Giriş Yahut 2.200 Karakter
Türkiye’deki konular, teknik olarak yetkin olunmadığından genellikle hep ‘stratejik’ olarak tartışılagelmiş, tekniğe dair en ufak bir fikrî olmayan pek çok kişi, ‘stratejik’ çerçevede ‘müthiş’ öngörülerin sahibi olmuştur. Esasında stratejik çerçevede fikir sahibi olmak için teknik veriye sahip olmak her zaman şart değildir. Fakat teknik çerçevenin stratejik paradigmayı etkilediği, hatta belirlediği durumlarda teknik bilgi olmadan ‘yürütülen’ fikirler ‘topal’ kalmaya mahkûmdur.
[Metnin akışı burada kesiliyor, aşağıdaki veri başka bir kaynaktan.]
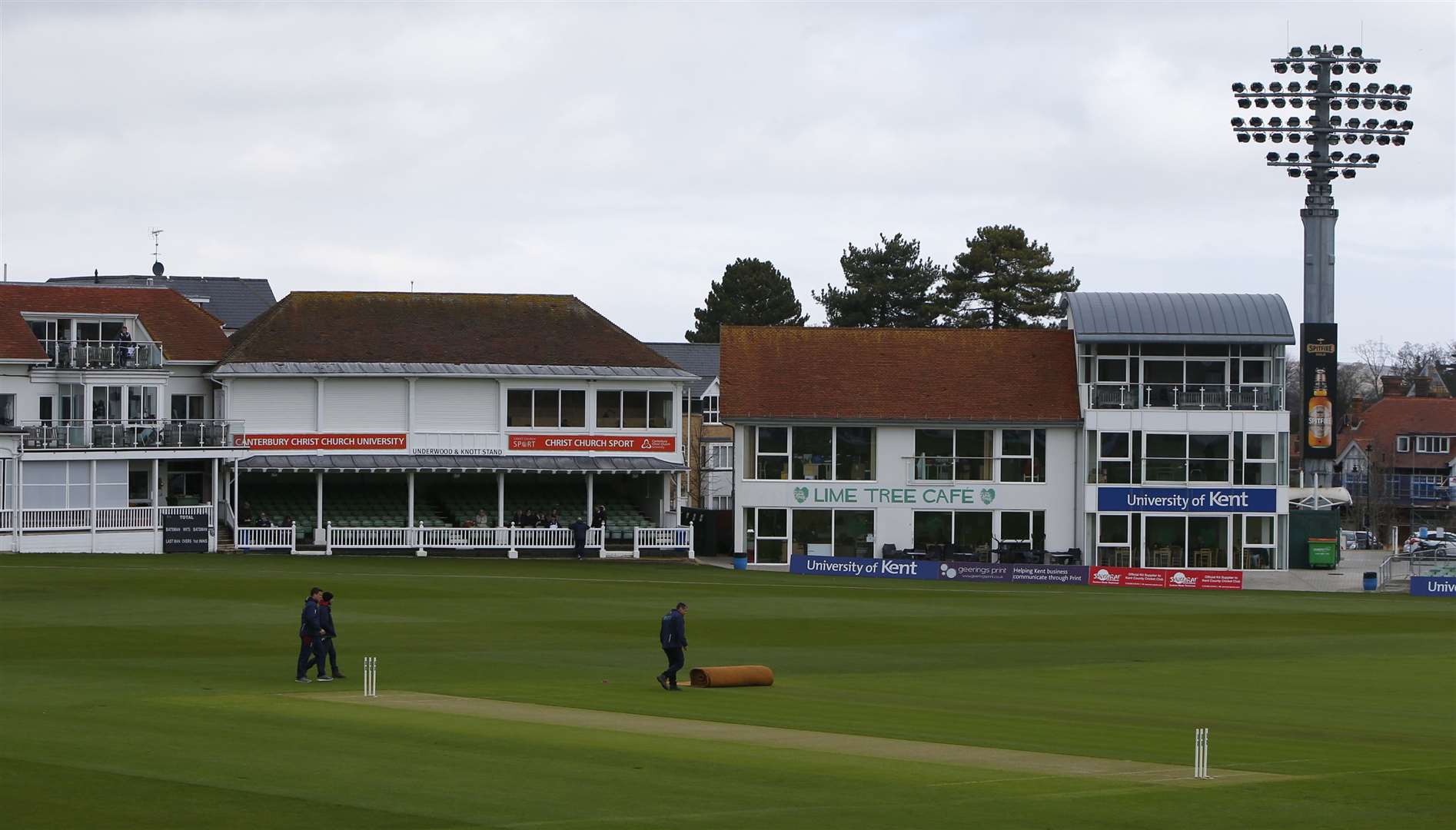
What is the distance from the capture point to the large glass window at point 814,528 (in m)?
58.5

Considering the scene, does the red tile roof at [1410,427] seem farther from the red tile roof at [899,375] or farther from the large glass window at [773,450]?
the large glass window at [773,450]

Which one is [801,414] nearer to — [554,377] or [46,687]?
[554,377]

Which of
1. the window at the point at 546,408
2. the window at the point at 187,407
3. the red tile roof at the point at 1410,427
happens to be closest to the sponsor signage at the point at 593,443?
the window at the point at 546,408

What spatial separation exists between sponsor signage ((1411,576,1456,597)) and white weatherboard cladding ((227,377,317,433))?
107 feet

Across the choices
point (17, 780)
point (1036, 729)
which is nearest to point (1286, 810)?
point (1036, 729)

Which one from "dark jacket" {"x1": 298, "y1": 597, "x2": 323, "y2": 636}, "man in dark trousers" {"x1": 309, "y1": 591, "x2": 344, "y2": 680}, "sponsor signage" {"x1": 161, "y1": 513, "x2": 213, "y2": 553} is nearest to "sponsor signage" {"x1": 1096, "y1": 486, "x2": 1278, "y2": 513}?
"sponsor signage" {"x1": 161, "y1": 513, "x2": 213, "y2": 553}

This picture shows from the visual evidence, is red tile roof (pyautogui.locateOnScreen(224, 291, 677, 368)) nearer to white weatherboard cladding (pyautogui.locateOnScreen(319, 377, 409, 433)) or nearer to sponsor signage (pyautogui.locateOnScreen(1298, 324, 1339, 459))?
white weatherboard cladding (pyautogui.locateOnScreen(319, 377, 409, 433))

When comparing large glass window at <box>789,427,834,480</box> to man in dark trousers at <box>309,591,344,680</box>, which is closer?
man in dark trousers at <box>309,591,344,680</box>

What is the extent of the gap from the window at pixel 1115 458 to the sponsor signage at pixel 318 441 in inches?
878

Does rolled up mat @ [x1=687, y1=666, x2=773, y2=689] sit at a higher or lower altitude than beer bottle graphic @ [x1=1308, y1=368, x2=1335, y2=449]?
lower

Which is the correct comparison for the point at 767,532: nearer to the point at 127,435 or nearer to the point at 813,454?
the point at 813,454

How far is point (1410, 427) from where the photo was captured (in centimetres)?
11281

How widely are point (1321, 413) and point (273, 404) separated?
112 feet

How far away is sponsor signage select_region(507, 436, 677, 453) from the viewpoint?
56.8 m
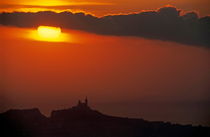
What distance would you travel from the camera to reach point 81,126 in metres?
8.40

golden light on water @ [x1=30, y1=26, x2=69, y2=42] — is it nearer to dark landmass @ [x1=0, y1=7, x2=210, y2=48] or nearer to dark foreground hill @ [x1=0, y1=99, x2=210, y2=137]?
dark landmass @ [x1=0, y1=7, x2=210, y2=48]

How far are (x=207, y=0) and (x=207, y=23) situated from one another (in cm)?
25

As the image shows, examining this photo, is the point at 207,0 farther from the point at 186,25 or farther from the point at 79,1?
the point at 79,1

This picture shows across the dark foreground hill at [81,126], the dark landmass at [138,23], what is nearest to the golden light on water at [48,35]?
the dark landmass at [138,23]

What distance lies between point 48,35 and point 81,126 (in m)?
1.02

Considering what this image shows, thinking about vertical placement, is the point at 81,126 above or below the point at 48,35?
below

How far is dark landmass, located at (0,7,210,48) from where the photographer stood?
8328 millimetres

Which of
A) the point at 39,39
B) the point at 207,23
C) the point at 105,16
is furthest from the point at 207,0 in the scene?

Eski harfli yazıda (Pe, çim, je gibi Fars harfleri eklenmiş olan Arap harfli Osmanlı Türkçesi), harflerin başta, ortada, sonda ve ayrık olarak yazıldığı durumlarda farklı biçimler aldığından bütün harflerin diğer karakterlerle birleştirilmesi sonucunda ortaya çıkan hurufat takımı sayısının 2.200’ü (yazıyla iki bin iki yüz) bulduğu olmuştur. Yani herhangi bir metnin basılabilmesi için elde 2.200 kalemlik hurufat takımının olması gerekmektedir. Bu sayı, Haçik Kevorkyan tarafından Ahmed Midhad Efendi’nin isteği üzerine 1600’lere düşürülmüştür.
Turgut Kut, eski harflerin kullanıldığı zamanlar için hurufat kasalarında 480, Latin harfin kullanıldığı zamanlarda ise 118 göz olduğunu belirtir. Bu sayı fazlalığından doğabilecek karışıklığı önlemek, büyük bir titizliği gerektirmektedir. Matbaa ve matbuatın problemli yanlarına dair yapılan sohbet ve tartışmaların pek çoğunda bu husustan ya hiç bahsedilmez yahut bu husus tartışmanın başlıca konusunu teşkil etmez. Bu sebeple kaleme alacağımız bu yazı bilimsel bir metot ortaya koymaktan ziyade, en başta yapılması gereken felsefî bir mülahaza teşkil etmeyi amaçlamaktadır.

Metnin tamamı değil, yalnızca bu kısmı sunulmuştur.